The authorised representative stated that the default was unintentional, a first-time default and as default has been made good, a minimum amount of penalty as provided under the companies Act 2013 may be imposed, as relief.

  • ROC Pune has stated the following in his report that: -

  • The company has not appointed any CS since the provisions were applicable to the company w.e.f 01/04/2014.

  • The appellants are trying to justify the reason which are not covered under the relevant provisions.

  • With reference to default for the period from 01/04/2014 to 01/11/2018, the company had submitted that the company will go for compounding for the same. However, no such compounding has been filled.

Imposed Penalty

Considering all the facts, circumstances and all the submission made by the company, the adjudicating authority had imposed penalty on companies and officers in default as follows:

Violation of Section

To whom penalty imposed

First Default

Default Continues

Maximum Penalty

Section 203(4) r/w 203 (5) of the companies Act 2013

On Company

5,00,000

 

5,00,000

On 1st director

50,000

1000*239

2,89,000

On 2nd director

50,000

1000*239

2,89,000

On 3rd director

50,000

1000*239

2,89,000

On 4th director

 

1000*239

2,89,000

On 5th director

50,000

1000*239

2,89,000

On 6th director

50,000

1000*239

2,89,000

On 7th director

50,000

1000*239

2,89,000

On 8th director

50,000

1000*239

2,89,000

On 9th director

50,000

1000*239

2,89,000

Confirming ROC Order

Taking into consideration the adjudication order of the ROC submission made by the appellants in their application and oral submission of the authorised representative and ROC during the hearing, it is observed that:

  • The appeal has not been filled within the stipulated period of 60 days as provided under section 454 (6) of the Act.

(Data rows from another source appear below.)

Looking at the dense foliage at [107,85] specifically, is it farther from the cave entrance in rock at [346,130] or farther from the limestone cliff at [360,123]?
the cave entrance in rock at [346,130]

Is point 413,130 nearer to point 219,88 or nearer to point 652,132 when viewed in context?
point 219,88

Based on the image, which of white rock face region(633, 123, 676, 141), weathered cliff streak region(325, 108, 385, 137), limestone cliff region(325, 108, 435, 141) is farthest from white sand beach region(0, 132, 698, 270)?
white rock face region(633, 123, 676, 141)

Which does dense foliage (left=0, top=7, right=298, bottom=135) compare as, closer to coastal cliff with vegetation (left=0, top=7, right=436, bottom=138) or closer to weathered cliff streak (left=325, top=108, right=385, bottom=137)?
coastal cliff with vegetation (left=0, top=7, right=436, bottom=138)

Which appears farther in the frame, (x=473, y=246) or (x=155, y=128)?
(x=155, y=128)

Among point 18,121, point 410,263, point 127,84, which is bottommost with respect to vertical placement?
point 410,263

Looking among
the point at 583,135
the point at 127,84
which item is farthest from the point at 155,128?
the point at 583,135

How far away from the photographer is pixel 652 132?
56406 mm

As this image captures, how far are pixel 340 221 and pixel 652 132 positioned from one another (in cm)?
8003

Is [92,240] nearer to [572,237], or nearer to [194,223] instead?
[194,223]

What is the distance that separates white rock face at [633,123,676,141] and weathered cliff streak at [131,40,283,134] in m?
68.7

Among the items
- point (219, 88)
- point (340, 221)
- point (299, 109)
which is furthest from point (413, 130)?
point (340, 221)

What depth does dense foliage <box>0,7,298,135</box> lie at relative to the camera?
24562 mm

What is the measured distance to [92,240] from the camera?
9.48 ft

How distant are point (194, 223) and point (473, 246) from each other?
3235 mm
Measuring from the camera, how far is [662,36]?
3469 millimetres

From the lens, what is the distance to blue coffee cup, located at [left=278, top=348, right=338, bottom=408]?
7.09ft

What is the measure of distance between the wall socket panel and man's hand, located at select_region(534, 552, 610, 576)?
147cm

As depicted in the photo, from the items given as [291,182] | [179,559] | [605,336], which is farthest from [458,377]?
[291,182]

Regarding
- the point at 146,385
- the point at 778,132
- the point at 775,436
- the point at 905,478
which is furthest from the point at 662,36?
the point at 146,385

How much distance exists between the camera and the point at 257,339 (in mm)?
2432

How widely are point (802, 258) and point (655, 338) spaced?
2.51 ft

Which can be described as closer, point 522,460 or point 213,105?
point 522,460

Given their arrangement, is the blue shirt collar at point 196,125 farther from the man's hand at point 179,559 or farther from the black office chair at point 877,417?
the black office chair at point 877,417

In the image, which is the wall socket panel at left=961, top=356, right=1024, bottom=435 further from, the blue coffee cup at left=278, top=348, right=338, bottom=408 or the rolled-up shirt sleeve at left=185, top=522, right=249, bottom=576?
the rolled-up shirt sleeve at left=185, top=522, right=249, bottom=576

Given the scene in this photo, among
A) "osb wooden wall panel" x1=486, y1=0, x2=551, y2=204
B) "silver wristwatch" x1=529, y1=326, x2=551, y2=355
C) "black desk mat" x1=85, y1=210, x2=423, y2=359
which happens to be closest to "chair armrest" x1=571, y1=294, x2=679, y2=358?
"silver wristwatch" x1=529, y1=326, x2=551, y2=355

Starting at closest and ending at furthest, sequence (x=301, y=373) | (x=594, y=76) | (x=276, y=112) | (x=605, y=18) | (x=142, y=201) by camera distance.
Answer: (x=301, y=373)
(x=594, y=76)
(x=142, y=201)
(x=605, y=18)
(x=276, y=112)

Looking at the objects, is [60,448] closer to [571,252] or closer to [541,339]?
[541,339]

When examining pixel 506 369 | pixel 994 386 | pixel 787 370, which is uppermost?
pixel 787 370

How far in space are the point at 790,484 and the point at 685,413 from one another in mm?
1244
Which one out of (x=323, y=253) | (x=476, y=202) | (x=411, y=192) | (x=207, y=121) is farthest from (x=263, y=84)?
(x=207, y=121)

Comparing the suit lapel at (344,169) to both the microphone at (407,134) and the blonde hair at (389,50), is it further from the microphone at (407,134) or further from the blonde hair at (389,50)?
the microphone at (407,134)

  • There is no inherent defect in the adjudication order dated 19/12/2023

  • ROC, Pune has imposed penalty as per section 203(5) of the companies Act 2013.

In view of the above, the present appeal is dismissed with directions to the appellants to pay the penalty imposed by the ROC within 90 days, failing which ROC, Pune is directed to file prosecution under section 454(8) of the company and every KMP in default.

Any Benefit of Section 446B of Companies Act

Section 446B of the Companies Act, 2013 provides lesser penalties for Startups, OPCs, and Small Companies, capping penalties at half the specified amount. However, in the adjudication matter of Sreenath Mhaskoba Sakhar Karkhana Limited, being a public company, it does not qualify under Section 446B and hence is not eligible for the reduced penalty benefit.

CCL Observations:

The findings of the adjudication proceedings against Sreenath Mhaskoba Sakhar Karkhana Limited highlight a clear violation of Section 203 of the Companies Act, 2013, due to the company's failure to appoint Company Secretary within the prescribed time. Despite receiving an adjudication notice from the ROC, the company and its officers failed to provide an adequate response, leading to the imposition of penalties. During the appeal before the Regional Director (RD), authorised representatives did not able to make any cogent ground thus RD confirm the order of ROC.